INFORMATION SHOWN:

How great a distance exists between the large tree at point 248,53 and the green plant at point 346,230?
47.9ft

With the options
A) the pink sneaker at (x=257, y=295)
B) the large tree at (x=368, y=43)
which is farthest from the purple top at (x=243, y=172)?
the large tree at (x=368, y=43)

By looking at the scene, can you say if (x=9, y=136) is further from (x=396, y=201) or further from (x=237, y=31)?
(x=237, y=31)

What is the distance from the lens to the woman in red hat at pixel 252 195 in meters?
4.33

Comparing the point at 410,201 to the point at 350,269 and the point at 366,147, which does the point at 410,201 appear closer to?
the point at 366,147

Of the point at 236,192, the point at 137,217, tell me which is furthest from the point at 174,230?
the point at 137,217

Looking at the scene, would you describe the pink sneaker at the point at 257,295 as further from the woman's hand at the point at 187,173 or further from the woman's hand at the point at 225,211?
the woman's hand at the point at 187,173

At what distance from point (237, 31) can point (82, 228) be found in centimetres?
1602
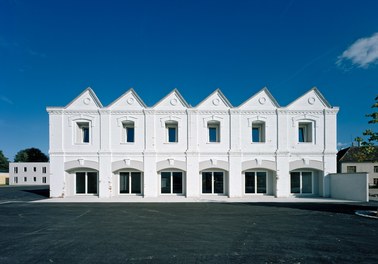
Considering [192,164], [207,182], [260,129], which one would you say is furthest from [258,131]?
[192,164]

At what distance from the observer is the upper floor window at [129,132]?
19.3 meters

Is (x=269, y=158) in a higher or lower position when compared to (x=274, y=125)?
lower

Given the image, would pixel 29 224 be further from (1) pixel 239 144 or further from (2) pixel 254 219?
(1) pixel 239 144

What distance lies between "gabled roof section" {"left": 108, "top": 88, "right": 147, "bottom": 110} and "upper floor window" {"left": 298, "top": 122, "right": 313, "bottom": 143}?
14372mm

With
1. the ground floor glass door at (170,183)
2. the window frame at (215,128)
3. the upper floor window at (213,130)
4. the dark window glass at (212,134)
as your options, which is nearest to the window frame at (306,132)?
the window frame at (215,128)

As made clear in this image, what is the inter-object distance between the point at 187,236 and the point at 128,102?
45.5 feet

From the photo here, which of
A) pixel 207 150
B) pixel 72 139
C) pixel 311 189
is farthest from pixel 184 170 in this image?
pixel 311 189

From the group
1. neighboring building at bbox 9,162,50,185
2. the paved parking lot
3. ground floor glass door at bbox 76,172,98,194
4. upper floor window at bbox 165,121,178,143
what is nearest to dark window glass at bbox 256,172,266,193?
the paved parking lot

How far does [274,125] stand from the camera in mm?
18906

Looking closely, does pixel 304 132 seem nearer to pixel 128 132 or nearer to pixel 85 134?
pixel 128 132

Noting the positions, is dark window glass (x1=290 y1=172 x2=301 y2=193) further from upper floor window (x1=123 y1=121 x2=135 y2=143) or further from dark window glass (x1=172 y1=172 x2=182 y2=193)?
upper floor window (x1=123 y1=121 x2=135 y2=143)

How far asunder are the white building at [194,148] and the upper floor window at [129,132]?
0.17m

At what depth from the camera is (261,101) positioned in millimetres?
19125

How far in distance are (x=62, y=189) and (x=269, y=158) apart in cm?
1829
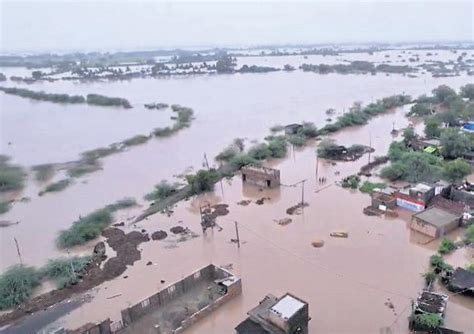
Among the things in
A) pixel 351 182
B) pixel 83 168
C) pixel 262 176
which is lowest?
pixel 83 168

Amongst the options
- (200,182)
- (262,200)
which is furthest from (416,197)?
(200,182)

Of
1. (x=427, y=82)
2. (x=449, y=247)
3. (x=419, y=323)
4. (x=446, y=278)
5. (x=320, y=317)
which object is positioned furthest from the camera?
(x=427, y=82)

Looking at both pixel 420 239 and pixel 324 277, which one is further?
pixel 420 239

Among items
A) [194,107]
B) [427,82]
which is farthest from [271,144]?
[427,82]

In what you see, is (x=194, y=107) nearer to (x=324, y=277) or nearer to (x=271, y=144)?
(x=271, y=144)

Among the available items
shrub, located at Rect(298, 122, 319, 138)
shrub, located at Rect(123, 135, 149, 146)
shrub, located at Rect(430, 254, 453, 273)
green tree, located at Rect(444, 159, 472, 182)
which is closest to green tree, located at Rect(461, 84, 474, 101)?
shrub, located at Rect(298, 122, 319, 138)

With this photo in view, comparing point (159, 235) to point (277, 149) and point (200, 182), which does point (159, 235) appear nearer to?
point (200, 182)
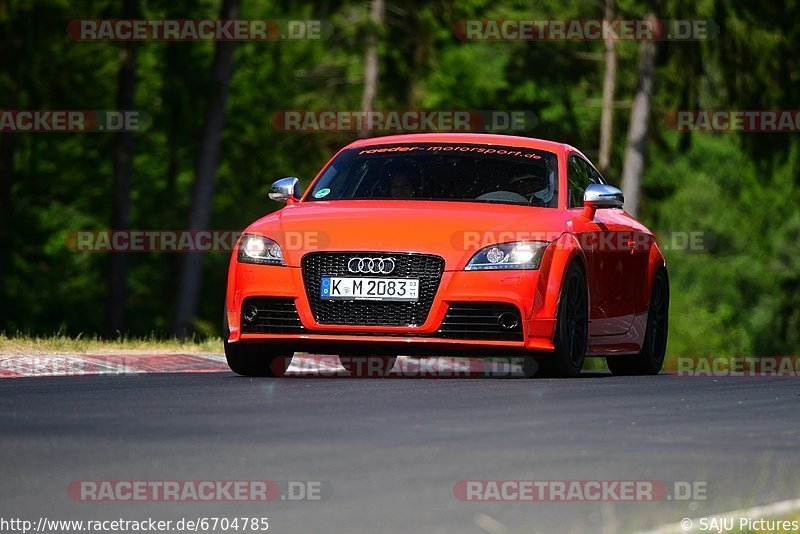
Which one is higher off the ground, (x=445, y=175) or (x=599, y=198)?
(x=445, y=175)

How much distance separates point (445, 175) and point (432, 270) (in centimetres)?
172

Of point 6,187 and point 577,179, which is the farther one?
point 6,187

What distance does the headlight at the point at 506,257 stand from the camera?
12.3 m

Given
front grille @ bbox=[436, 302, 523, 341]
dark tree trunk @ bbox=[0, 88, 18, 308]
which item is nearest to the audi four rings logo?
front grille @ bbox=[436, 302, 523, 341]

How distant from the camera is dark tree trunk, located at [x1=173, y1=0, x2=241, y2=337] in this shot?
1377 inches

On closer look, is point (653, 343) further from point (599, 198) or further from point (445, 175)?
point (445, 175)

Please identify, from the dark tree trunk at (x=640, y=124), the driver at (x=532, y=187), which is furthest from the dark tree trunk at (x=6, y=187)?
the driver at (x=532, y=187)

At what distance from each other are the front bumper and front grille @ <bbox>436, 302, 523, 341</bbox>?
3 cm

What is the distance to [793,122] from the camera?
37031 millimetres

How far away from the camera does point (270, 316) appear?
12.7 metres

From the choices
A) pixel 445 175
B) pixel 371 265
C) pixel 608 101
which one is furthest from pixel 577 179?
pixel 608 101

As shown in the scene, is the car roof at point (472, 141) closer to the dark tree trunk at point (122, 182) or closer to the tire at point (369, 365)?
the tire at point (369, 365)

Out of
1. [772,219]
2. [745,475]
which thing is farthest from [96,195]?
[745,475]

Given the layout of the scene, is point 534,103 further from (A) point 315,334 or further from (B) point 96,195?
(A) point 315,334
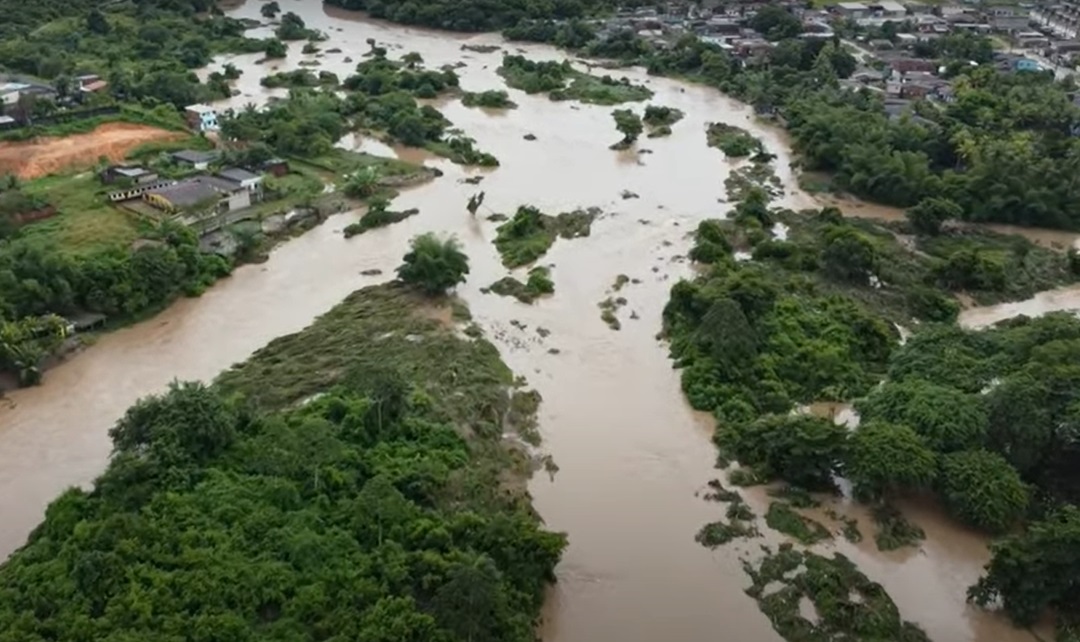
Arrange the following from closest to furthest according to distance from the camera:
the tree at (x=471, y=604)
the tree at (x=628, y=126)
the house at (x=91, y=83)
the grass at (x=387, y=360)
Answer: the tree at (x=471, y=604)
the grass at (x=387, y=360)
the tree at (x=628, y=126)
the house at (x=91, y=83)

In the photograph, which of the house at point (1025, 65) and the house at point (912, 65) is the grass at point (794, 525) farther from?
the house at point (1025, 65)

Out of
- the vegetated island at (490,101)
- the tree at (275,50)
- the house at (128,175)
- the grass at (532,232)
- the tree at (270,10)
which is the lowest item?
the tree at (270,10)

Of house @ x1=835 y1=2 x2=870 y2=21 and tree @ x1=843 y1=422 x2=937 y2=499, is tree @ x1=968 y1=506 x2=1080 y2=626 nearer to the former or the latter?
tree @ x1=843 y1=422 x2=937 y2=499

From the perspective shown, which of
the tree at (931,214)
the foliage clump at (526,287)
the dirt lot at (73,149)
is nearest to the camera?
the foliage clump at (526,287)

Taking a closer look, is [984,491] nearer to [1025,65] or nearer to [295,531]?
[295,531]

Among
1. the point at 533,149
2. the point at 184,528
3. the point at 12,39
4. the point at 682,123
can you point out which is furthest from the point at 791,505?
the point at 12,39

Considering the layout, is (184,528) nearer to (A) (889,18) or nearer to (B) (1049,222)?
(B) (1049,222)

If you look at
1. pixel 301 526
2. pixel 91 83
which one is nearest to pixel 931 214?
pixel 301 526

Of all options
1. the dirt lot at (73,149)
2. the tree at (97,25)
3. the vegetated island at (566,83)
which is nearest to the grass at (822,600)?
the dirt lot at (73,149)
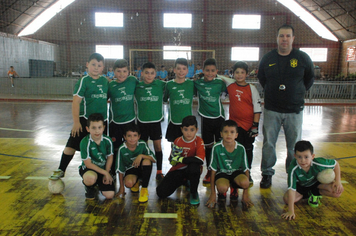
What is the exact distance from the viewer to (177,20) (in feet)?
65.9

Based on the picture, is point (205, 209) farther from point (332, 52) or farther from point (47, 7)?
point (332, 52)

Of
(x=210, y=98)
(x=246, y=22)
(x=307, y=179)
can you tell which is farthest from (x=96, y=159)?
(x=246, y=22)

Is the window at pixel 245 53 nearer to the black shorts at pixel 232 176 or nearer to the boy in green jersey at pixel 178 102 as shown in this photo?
the boy in green jersey at pixel 178 102

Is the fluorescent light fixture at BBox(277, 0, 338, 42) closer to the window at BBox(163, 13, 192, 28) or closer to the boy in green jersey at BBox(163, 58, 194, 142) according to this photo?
the window at BBox(163, 13, 192, 28)

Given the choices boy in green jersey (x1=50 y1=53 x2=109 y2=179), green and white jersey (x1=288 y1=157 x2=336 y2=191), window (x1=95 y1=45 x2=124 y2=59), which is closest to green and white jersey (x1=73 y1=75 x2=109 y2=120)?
boy in green jersey (x1=50 y1=53 x2=109 y2=179)

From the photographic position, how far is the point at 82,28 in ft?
65.2

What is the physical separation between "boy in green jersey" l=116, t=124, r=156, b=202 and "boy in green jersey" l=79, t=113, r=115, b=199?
121 millimetres

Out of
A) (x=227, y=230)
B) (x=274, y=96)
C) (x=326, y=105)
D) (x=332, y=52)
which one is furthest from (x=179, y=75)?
(x=332, y=52)

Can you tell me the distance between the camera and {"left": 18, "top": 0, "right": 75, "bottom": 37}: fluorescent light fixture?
19.5 metres

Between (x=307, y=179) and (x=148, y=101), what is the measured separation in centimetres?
196

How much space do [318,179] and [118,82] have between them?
8.04 feet

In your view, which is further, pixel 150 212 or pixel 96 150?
pixel 96 150

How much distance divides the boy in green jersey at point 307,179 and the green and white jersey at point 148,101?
5.44 feet

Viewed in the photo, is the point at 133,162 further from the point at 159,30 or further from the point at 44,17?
the point at 44,17
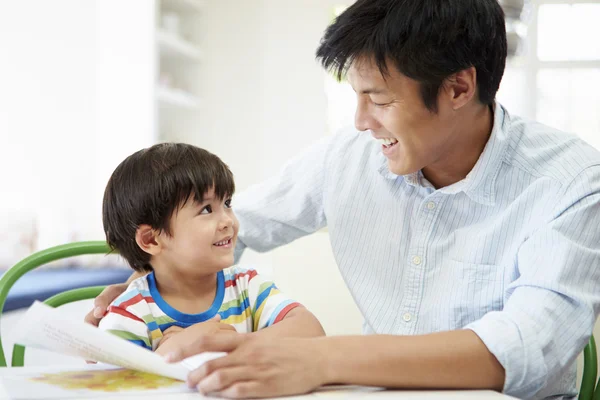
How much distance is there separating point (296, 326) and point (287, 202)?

TASK DIRECTIONS:
Beginning with the line that contains "Given the choices" and ending with the last line of the data above, output those lines exactly and nothing more, without any pictures.

RESPONSE TO THE TASK:
Given the choices boy in green jersey (x1=50 y1=53 x2=109 y2=179), green and white jersey (x1=288 y1=157 x2=336 y2=191), window (x1=95 y1=45 x2=124 y2=59), which is closest to green and white jersey (x1=73 y1=75 x2=109 y2=120)?
boy in green jersey (x1=50 y1=53 x2=109 y2=179)

From the photographic position, how far is the point at 82,28 in ft?
65.2

What is the physical separation between "boy in green jersey" l=116, t=124, r=156, b=202 and "boy in green jersey" l=79, t=113, r=115, b=199?
121 millimetres

Out of
A) (x=227, y=230)
B) (x=274, y=96)
C) (x=326, y=105)
D) (x=332, y=52)
which one is furthest from (x=179, y=75)?
(x=332, y=52)

Can you tell me the distance between the camera and {"left": 18, "top": 0, "right": 75, "bottom": 37}: fluorescent light fixture?
19.5 metres

Between (x=307, y=179) and (x=148, y=101), what is the measured separation in centimetres?
196

How much space do [318,179] and [118,82] have between them?
8.04 feet

In your view, which is further, pixel 150 212 or pixel 96 150?
pixel 96 150

How much distance divides the boy in green jersey at point 307,179 and the green and white jersey at point 148,101?
5.44 feet

Viewed in the photo, is the point at 133,162 further from the point at 159,30 or further from the point at 44,17?
the point at 44,17
How much distance is there separating point (296, 326) and point (287, 202)?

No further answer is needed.